In a little town in Georgia, July 11 is “Amy Adams Day.”
“I’m sturdy,” she added.
Though director Jean-Marc Vallee won’t be going back any time soon — “With all the bugs? It was the worst!” — his was the only disparaging remark to be heard when the cast and creators discussed the upcoming adaptation. Following the worldwide premiere, the ATX Festival held a panel featuring Adams, director Vallee, author and executive producer Gillian Flynn, showrunner Marti Noxon, producer Jason Blum, eOne president Pancho Mansfield, and HBO co-drama head David Levine. Most of their comments focused on how enriching the project was, especially as a story about a “complicated [female] lead.”
“I still think this is true, but movies with complicated leads don’t get the attention and support they deserve,” Marti Noxon said. “If one doesn’t perform well, they just go, ‘Oh that’s a bust. Those don’t work.’”
Hence how “Sharp Objects” became a television show. Though originally conceived as a movie, Blum and Flynn couldn’t crack a two-hour version of her book. So the new series is told in eight hour-long episodes, which panelists agreed was the only way to tell the tale at all.
“In my opinion, it’s really well-suited to get to expand the characters,” Adams said of the limited series format. “Novels are so rich. If you go back and read the novel ‘Sharp Objects,’ the internal monologue of Camille would’ve been hard to capture in 90 minutes.”
Still, Flynn — who wrote the book on nights and weekends while working as a reporter for Entertainment Weekly — faced challenges selling the novel because of its dark subject matter.
“No one wants to hear about women we can’t root for,” Flynn said, remembering getting feedback like, “‘We can’t root for Camille because she’s not a likable character.'”

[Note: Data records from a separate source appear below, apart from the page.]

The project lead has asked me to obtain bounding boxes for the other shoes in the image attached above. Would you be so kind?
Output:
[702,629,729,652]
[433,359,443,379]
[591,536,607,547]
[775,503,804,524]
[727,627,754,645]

When it was finally published, Flynn said, “We got nibbles for movies and TV, but they usually wanted to make it into a horror film and weren’t that interested in Camille.”
Then came Marti Noxon.
“I read the book, and I read ‘Gone Girl,’ and I thought, ‘Who’s this twisted woman? I need to know her,'” Noxon said. She then met with Blum, who had secured the rights to Flynn’s novel, and they developed a plan for a limited series — eventually snagging Adams, then Vallee (who had been developing a Janis Joplin biopic with Adams, although that project is now on hold), and finally HBO. Levine said the network was watching the project develop and then “we bought it — aggressively.”
“I refer to [her Netflix film] ‘To the Bone,’ [her AMC series] ‘Dietland,’ and this as my ‘Self-Harm Trilogy,'” Noxon said. “There was something about the way Camille hid her pain and yet was so intrepid; she didn’t let that stop her, and I found that so moving.”
“Sharp Objects” also represents Adams’ first time as an executive producer. “There was just such a camaraderie about what we were going to do,” she said about signing on as both star and an EP. “Television is in such a renaissance right now. It’s such a great place to tell stories. […] It’s something I want to do more of — a lot more of.”
Vallee, however, is ready for a break. He shot eight episodes of “Sharp Objects” right after completing all seven episodes of “Big Little Lies.”
“Just one is enough, In 20 months I’ve shot 180 days,” he said. “I’m sorry if I look tired. […] It was demanding.”
Even if he’s not too eager to go back to the heat and the bugs, Noxon had some parting words about the series that could apply to its director as well.
“Sometimes going to these dark places is actually healing,” she said.
And if any day is healing, it’s got to be Amy Adams Day.
“Sharp Objects” premieres Sunday, July 8 at 9 p.m. on HBO.